Calculating $\mathbf{Ext}_\mathbb Z(\mathbb Q/\mathbb Z,\mathbb Z/n\mathbb Z)$

Question

In this post, the OP stated $\mathbf{Ext}^1_\mathbb Z(\mathbb Q/\mathbb Z,\mathbb Z/n\mathbb Z) = \mathbb Z/n\mathbb Z$, which is something I can't really comprehend right now. (One of the answers in the post also uses this trick without justification.) I tried calculating it by taking the injective resolution of $\mathbb Z/n\mathbb Z$, and it ends up in a sequence

$$ 0\to \mathbf{Hom}(\mathbb Q/\mathbb Z,\mathbb Q/\mathbb Z)\xrightarrow{\cdot n} \mathbf{Hom}(\mathbb Q/\mathbb Z,\mathbb Q/\mathbb Z)\to 0 $$

However, it seems that I can't really understand the term $\mathbf{Hom}(\mathbb Q/\mathbb Z,\mathbb Q/\mathbb Z)$, and I can't get to the answer $\mathbb Z/n\mathbb Z$ here.

Answer 1

Probably the easiest way to compute this is by using the short exact sequence $$0\to \mathbb{Z}\to\mathbb{Q}\to\mathbb{Q}/\mathbb{Z}\to 0.$$ This gives rise to a long exact sequence in Ext that goes $$\mathbf{Hom}(\mathbb{Q},\mathbb{Z}/n\mathbb{Z})\to \mathbf{Hom}(\mathbb{Z},\mathbb{Z}/n\mathbb{Z})\to \mathbf{Ext}^1(\mathbb{Q}/\mathbb{Z},\mathbb{Z}/n\mathbb{Z})\to \mathbf{Ext}^1(\mathbb{Q},\mathbb{Z}/n\mathbb{Z}).$$ Now for a key observation: multiplication by $n$ is an isomorphism $\mathbb{Q}\to\mathbb{Q}$, and multiplication by $n$ is the zero map $\mathbb{Z}/n\mathbb{Z}\to\mathbb{Z}/n\mathbb{Z}$. It follows that multiplication by $n$ is both an isomorphism and the zero map $\mathbf{Hom}(\mathbb{Q},\mathbb{Z}/n\mathbb{Z})\to \mathbf{Hom}(\mathbb{Q},\mathbb{Z}/n\mathbb{Z})$ and similarly for $\mathbf{Ext}^1(\mathbb{Q},\mathbb{Z}/n\mathbb{Z})$ (since it is induced by an isomorphism on the first coordinate but it is also induced by the zero map on the second coordinate).
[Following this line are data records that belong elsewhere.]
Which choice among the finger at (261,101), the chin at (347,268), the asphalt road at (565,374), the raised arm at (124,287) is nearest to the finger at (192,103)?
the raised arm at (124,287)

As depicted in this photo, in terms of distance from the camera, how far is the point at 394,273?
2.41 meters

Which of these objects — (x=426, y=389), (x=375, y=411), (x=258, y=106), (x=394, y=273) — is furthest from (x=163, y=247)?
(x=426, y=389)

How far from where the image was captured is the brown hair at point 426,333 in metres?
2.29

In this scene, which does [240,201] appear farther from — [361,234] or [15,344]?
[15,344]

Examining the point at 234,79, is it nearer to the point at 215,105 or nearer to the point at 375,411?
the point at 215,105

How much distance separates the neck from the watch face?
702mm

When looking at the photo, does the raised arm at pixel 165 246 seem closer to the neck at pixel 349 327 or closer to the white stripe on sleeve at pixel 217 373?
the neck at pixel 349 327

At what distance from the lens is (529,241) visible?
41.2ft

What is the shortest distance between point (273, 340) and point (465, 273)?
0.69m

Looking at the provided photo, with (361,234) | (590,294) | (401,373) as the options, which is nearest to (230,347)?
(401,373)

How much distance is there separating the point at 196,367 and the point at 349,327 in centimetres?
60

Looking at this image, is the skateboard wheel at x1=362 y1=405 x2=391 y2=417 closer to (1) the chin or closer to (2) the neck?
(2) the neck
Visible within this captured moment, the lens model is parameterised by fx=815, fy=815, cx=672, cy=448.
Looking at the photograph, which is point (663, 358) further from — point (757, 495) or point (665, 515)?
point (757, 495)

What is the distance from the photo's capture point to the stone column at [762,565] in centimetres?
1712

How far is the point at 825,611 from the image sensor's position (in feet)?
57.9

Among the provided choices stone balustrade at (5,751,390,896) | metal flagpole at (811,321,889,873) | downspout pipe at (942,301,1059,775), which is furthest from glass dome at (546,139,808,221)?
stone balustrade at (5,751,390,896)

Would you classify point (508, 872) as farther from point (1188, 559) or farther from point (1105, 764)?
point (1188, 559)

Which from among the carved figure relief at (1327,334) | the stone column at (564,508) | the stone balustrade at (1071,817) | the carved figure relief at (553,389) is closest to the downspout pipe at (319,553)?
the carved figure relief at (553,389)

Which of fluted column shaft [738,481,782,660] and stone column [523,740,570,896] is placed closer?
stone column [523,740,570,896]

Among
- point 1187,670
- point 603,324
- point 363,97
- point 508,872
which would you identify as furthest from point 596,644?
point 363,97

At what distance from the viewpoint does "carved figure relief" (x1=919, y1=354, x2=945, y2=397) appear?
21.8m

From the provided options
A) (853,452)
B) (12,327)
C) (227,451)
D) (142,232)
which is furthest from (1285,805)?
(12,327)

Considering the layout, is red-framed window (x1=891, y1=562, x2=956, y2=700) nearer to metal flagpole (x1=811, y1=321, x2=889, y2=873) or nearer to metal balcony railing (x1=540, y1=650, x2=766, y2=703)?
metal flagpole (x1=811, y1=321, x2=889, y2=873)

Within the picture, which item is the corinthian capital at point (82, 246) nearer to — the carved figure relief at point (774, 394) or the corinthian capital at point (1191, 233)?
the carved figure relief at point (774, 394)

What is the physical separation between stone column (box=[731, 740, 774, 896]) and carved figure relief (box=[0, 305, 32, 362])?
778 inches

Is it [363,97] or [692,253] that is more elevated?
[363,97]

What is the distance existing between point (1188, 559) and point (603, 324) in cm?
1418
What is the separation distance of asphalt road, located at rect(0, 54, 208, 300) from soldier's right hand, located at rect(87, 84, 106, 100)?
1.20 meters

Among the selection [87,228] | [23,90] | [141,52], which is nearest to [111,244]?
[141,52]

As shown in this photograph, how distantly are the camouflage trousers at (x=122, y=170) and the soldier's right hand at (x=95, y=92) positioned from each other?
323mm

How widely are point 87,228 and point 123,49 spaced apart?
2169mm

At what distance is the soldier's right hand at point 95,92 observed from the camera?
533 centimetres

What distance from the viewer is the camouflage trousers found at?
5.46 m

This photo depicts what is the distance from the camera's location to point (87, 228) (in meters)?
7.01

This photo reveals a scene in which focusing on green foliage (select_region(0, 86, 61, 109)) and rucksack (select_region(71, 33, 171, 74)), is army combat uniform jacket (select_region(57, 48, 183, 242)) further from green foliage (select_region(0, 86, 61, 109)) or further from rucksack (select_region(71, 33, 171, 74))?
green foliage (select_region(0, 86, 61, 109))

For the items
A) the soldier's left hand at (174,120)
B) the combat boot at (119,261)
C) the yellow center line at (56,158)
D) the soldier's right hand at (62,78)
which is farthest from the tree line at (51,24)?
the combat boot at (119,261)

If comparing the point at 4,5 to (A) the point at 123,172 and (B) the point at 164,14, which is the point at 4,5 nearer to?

So, $\mathbf{Hom}(\mathbb{Q},\mathbb{Z}/n\mathbb{Z})$ and $\mathbf{Ext}^1(\mathbb{Q},\mathbb{Z}/n\mathbb{Z})$ are both trivial. Thus our long exact sequence above gives an isomorphism between $\mathbf{Ext}^1(\mathbb{Q}/\mathbb{Z},\mathbb{Z}/n\mathbb{Z})$ and $\mathbf{Hom}(\mathbb{Z},\mathbb{Z}/n\mathbb{Z})\cong \mathbb{Z}/n\mathbb{Z}$.